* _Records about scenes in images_
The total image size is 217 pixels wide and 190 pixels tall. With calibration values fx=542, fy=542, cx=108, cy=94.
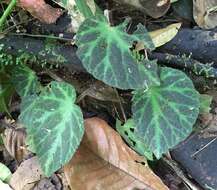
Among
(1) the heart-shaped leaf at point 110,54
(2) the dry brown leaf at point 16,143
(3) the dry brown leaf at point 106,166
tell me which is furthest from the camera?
(2) the dry brown leaf at point 16,143

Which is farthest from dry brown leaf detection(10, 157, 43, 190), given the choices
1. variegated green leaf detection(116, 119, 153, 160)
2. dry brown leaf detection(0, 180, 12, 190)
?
variegated green leaf detection(116, 119, 153, 160)

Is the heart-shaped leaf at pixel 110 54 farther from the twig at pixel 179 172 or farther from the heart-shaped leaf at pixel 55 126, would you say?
the twig at pixel 179 172

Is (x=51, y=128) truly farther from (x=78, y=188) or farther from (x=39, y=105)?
(x=78, y=188)

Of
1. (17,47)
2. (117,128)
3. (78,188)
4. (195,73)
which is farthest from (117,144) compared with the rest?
(17,47)

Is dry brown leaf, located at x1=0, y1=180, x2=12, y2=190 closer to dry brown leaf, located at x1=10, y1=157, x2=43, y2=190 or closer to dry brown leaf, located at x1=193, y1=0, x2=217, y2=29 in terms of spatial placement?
dry brown leaf, located at x1=10, y1=157, x2=43, y2=190

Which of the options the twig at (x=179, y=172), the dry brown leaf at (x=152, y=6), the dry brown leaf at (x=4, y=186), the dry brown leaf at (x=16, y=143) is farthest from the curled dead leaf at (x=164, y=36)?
the dry brown leaf at (x=4, y=186)

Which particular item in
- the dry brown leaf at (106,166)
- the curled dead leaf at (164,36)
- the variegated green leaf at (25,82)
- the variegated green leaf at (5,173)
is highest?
the variegated green leaf at (25,82)
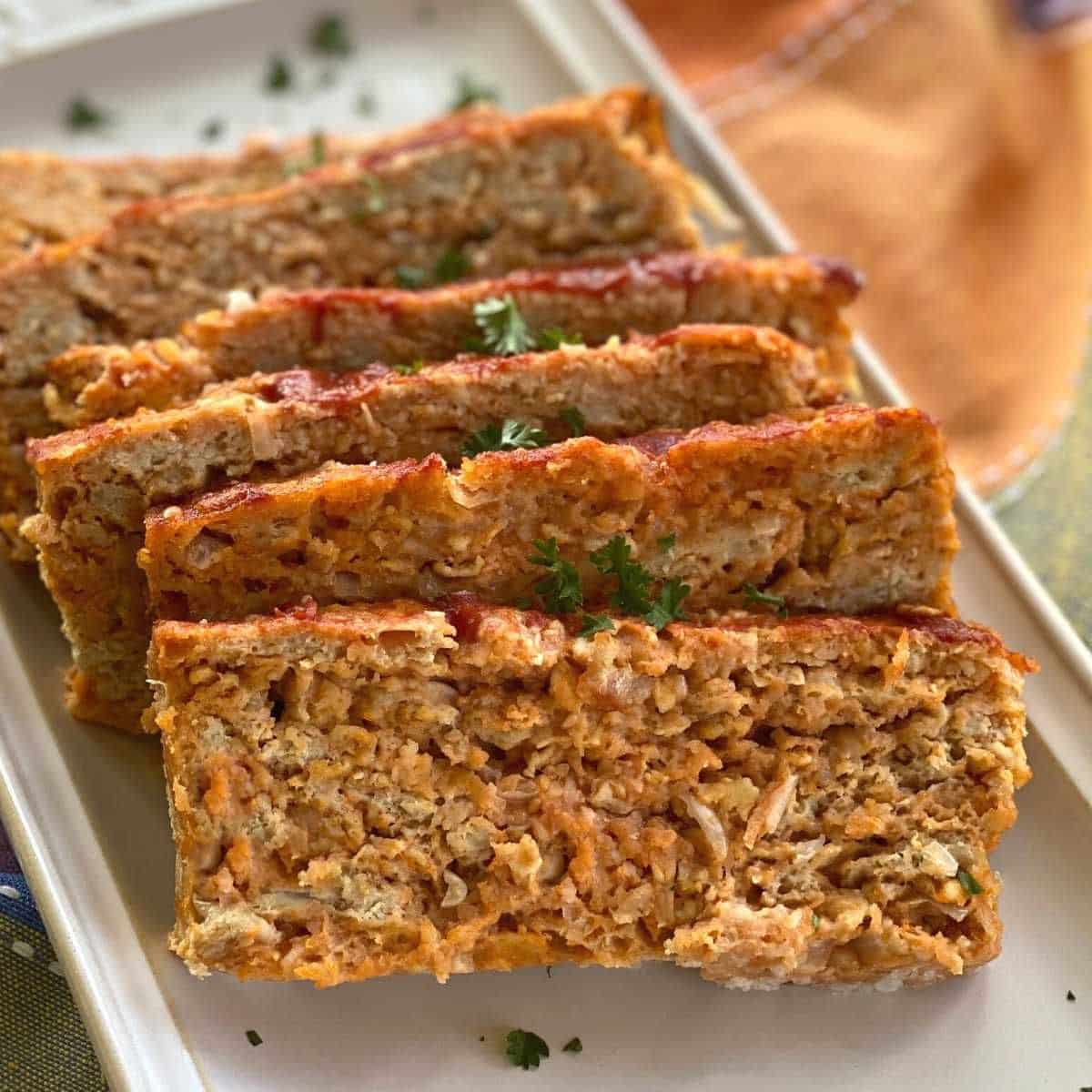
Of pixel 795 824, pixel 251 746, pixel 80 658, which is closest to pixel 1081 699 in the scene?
pixel 795 824

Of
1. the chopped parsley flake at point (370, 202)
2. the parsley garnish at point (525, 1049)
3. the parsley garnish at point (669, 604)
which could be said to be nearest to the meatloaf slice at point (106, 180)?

* _WHAT THE EXERCISE ASKS_
Copy all of the records above word for word, leaving out the pictures.

* _EXERCISE SOLUTION_
The total image size is 217 pixels wide and 190 pixels tall. With calibration values fx=542, fy=542, cx=108, cy=94.
Among
(1) the heart-shaped leaf at point 110,54
(2) the dry brown leaf at point 16,143
(3) the dry brown leaf at point 106,166
tell me which is furthest from the camera?
(2) the dry brown leaf at point 16,143

Which is farthest from dry brown leaf detection(10, 157, 43, 190), given the choices
1. variegated green leaf detection(116, 119, 153, 160)
2. dry brown leaf detection(0, 180, 12, 190)
?
variegated green leaf detection(116, 119, 153, 160)

Is the heart-shaped leaf at pixel 110 54 farther from the twig at pixel 179 172 or farther from the heart-shaped leaf at pixel 55 126, would you say?
the twig at pixel 179 172

Is (x=51, y=128) truly farther from (x=78, y=188) or farther from (x=39, y=105)?
(x=78, y=188)

Of
1. (17,47)
2. (117,128)
3. (78,188)
4. (195,73)
which is farthest from (117,144) compared with the rest?
(17,47)

Is dry brown leaf, located at x1=0, y1=180, x2=12, y2=190 closer to dry brown leaf, located at x1=10, y1=157, x2=43, y2=190 or closer to dry brown leaf, located at x1=193, y1=0, x2=217, y2=29 in terms of spatial placement?
dry brown leaf, located at x1=10, y1=157, x2=43, y2=190

Which of the options the twig at (x=179, y=172), the dry brown leaf at (x=152, y=6), the dry brown leaf at (x=4, y=186), the dry brown leaf at (x=16, y=143) is farthest from the curled dead leaf at (x=164, y=36)?
the dry brown leaf at (x=4, y=186)

Which particular item in
- the dry brown leaf at (106,166)
- the curled dead leaf at (164,36)
- the variegated green leaf at (25,82)
- the variegated green leaf at (5,173)
is highest?
the variegated green leaf at (25,82)
Of pixel 795 824, pixel 251 746, pixel 80 658, which is closest to pixel 1081 699 in the scene?
pixel 795 824

Of
1. the chopped parsley flake at point (370, 202)
2. the parsley garnish at point (525, 1049)
3. the parsley garnish at point (669, 604)
which could be said to be nearest to the meatloaf slice at point (106, 180)?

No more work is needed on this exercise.